Captain Horan had been interned elsewhere in the prison, but I had not seen him since I was deposited by the Prince’s soldiers in my cell. We had both of us been arrested for our refusal of Averness’s orders at Vishello, and at present, all that stood between us and our execution was the scheduling of a court martial. There being only a handful of navy officers in the city at present, it fell, I gathered, to Lord Averness to convene the assembly. In short, our deaths would come whenever most convenient to her lordship.
I had long ago begun to hate Lord Averness, and now, the chief cause of this hatred was her senseless delay. Oh, I was certain that she had much to attend to in Mardioc: Draho’s death meant that Lubosz held the throne uncontested. She would have her hands full, either trying to groom him to her purposes or trying to select another candidate to replace him. It was entirely possible that Lubosz was dead already, and that once the fanfare of his replacement’s coronation was concluded, the executioner would come collect the captain and myself, and all would be at an end.
In those dawnless hours, I found myself much given over to prayer. I had never been a particular scrupulous worshipper, but neither had I ever sought faithlessness out on principle. I was an indifferent Soul, content to acknowledge the sovereignty of the God so long as it did not interfere with my drinking. But now, in the squalor of my captivity, drink was out of the question. So I prayed.
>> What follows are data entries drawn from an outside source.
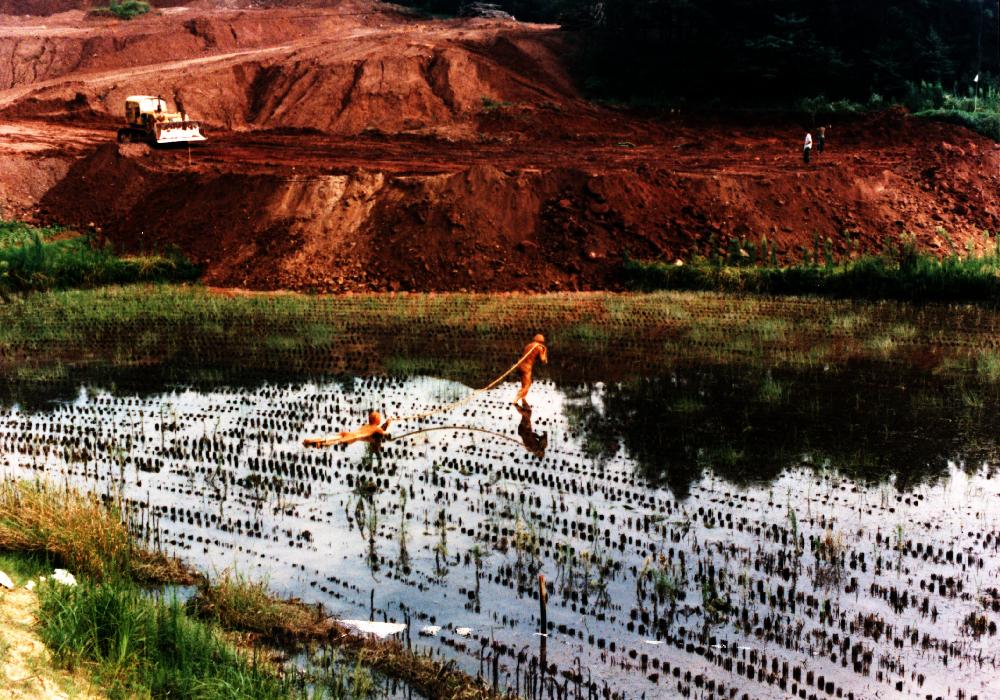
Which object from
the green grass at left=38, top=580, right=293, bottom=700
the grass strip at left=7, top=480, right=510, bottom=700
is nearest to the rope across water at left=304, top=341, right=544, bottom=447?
the grass strip at left=7, top=480, right=510, bottom=700

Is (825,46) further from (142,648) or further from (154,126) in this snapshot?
(142,648)

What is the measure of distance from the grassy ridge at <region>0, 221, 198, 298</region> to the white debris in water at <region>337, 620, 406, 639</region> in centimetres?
1652

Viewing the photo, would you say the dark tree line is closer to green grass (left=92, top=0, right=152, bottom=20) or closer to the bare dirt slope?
green grass (left=92, top=0, right=152, bottom=20)

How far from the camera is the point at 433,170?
27125 mm

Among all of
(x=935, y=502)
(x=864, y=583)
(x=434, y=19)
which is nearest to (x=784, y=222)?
(x=935, y=502)

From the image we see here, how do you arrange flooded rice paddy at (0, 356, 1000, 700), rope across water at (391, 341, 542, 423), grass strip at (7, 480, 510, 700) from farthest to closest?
rope across water at (391, 341, 542, 423)
flooded rice paddy at (0, 356, 1000, 700)
grass strip at (7, 480, 510, 700)

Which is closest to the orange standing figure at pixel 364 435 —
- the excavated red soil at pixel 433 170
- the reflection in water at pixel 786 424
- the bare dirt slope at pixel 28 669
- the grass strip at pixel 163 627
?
the reflection in water at pixel 786 424

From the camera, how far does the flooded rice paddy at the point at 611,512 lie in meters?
8.30

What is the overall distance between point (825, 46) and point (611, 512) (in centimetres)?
2449

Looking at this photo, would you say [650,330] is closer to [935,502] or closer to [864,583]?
[935,502]

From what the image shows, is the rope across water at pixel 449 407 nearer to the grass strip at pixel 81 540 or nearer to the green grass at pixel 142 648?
the grass strip at pixel 81 540

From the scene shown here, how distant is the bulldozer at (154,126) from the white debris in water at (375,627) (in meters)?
23.2

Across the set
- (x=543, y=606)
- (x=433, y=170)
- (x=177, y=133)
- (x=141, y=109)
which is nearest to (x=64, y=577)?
(x=543, y=606)

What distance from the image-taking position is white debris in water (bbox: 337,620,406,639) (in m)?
8.59
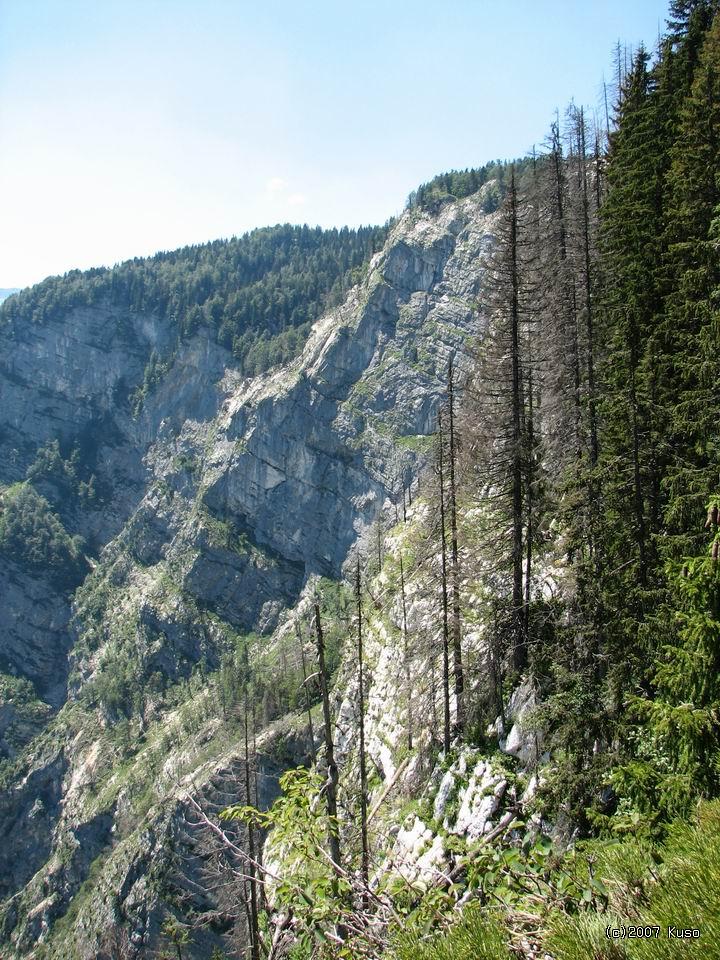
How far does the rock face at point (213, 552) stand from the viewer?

I did not pray for myself. I did not see the use of it. The God knew the content of my Soul, and whether I was worthy of reward or damnation, the whole affair was out of my hands. So I prayed for everyone else. I prayed for Captain Horan, and for Lem and Madzia. I prayed for Domwe, Donnick, and Jack – if ever they would reach Fiddler’s Green, they would have arrived by now. I prayed for Sarja, whose kindness towards me had been far more than I had deserved. I prayed for Marten and Enrick and Dougan, and I prayed for Enry most of all.
I prayed for each of them daily, which is to say that I did it when I woke and before I slept. I prayed that the Fivefold God, whose wisdom by rights did not need my advising, would perceive their great virtues and their great worth, and hold them ever in peace and good health. They had been kind to me, each in their own ways, and I had taken their kindness and squandered it.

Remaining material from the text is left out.